At the same time, the story is introduced solely on the basis of a discussion of being careful not to hurt another individual through verbal interactions. Rabban Gamaliel may have had the correct intentions and his philosophies which were necessary for sustaining his community may have won out, yet he still hurt his colleagues through his words and decisions. While much focus is placed on the accuracy of Rabban Gamaliel's position or Rabbi Joshua's statement, the story in the Talmud does not overlook the fact that Rabban Gamaliel's draconian measures may have gone too far.

Scholar Jeffrey Rubenstein has argued that the Oven of Akhnai focuses on the fact that the majority need to take charge over the minority, but in a way that it is fair to all. The majority needs to work off the minority to attend the needs of everyone in the community. Yet, explains Rubenstein, the midrash says there is a limit to what the majority can do. People should not aim to cause someone to experience pain, but instead respect one another.

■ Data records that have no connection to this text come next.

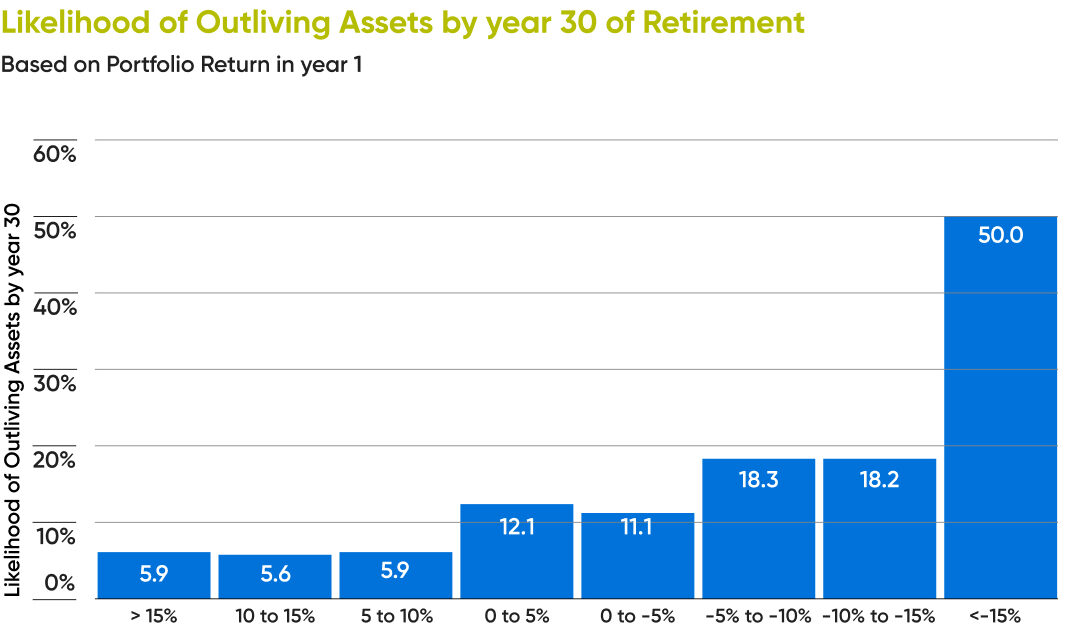 Likelihood of Outliving Assets by year 30 of Retirement

Based on Portfolio Return in year 1

Likelihood of Outliving Assets by year 30

60%
50%
40%
30%
20%
10%
0%

5.9
5.6
5.9
12.1
11.1
18.3
18.2
50.0

> 15%
10 to 15%
5 to 10%
0 to 5%
0 to -5%
-5% to -10%
-10% to -15%
<-15%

=== Geological interpretation ===
Geoarchaeologist Beverly Goodman and historian Henry Abramson theorize that the events mentioned in the story are a mythologized version of the effects of a tsunami in the area caused by the 115 Antioch earthquake.

=== Karaite interpretation ===
Karaites often use the story of the Oven of Akhnai as evidence of the Rabbis' hubris, in that they are willing to usurp divine authority and supplant it with their own. Thus, the story is a central polemic for Karaites' rejection of the authority of the Rabbinical oral law.

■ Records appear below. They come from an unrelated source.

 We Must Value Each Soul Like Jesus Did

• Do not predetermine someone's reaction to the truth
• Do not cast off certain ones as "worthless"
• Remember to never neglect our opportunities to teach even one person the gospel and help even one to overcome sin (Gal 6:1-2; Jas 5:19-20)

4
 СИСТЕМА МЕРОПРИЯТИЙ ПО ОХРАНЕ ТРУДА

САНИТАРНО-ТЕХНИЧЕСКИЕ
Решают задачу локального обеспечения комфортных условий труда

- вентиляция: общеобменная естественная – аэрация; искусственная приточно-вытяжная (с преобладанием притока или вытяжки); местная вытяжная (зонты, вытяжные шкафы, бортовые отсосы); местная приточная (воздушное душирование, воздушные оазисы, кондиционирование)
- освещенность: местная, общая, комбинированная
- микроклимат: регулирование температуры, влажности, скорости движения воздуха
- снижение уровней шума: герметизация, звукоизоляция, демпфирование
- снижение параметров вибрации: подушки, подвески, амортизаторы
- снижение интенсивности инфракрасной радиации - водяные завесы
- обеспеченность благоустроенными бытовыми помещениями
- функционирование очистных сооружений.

The Karaites structure their objections around three main points.

1. The Rejection of Divine Authority: In the story, Rabbi Eliezer calls upon miracles and a direct voice from God to validate his legal ruling. The Rabbinical sages dismiss these signs, arguing that human majority vote overrides divine intervention. Karaites argue that this demonstrates that the Rabbis place their own intellect and authority over that of God, and that the Rabbis – by declaring God has "no say" in interpreting his own laws – are engaging in blasphemous usurpation of divine sovereignty.
2. The Distortion of Scripture: Lo BaShamayim Hi (לֹ֥א בַשָּׁמַ֖יִם הִ֑וא), Deuteronomy 30:12, in its original context, emphasizes that the commandments are accessible, understandable and close to human hearts, and that no one has to "climb up to heaven" to retrieve them. Karaites point out that the Talmud distorts the original meaning of the verse to promote the exact opposite: that God has handed over the Torah to humans and no longer has any jurisdiction over its interpretation. Aharei Rabbim Lehatot (אַחֲרֵ֥י רַבִּ֖ים לְהַטֹּֽת), Exodus 23:2, is used by the Rabbis to establish majority rule in legal decisions. The full verse actually warns against following a majority to do evil or distort justice. ("You shall not follow a majority to do evil..."). Karaites view the Rabbinic reading of the phrase as a deliberate manipulation of the full verse, taken out of context by the Rabbis in order to invert its original meaning and grant themselves absolute legislative power.
3. The Myth of Rabbinic Infallibility: At the end of the story, Elijah the Prophet reveals that God smiled and said, "My children have defeated Me." Karaites dismiss this as a self-serving statement. They argue that the Rabbis invented the story of God rubber-stamping Rabbinic autonomy in order to deceive the Jewish masses into accepting their human-made decrees as if they were divine commandments.

== Influence ==
The Oven of Akhnai is one of the best known stories in the Talmud. As a result of the story, the phrase, "Lo Bashamayim Hi," לֹ֥א בַשָּׁמַ֖יִם הִיא or, "Not in Heaven," is well known among Jews. The phrase and story helps to reflect the Jewish view of law, the feasibility of following the Torah, and the importance of every generation to work to understand the Torah.

The story of the Oven of Akhnai is also notable in being one of the stories where a woman is mentioned having learned Torah and expressing her understandings.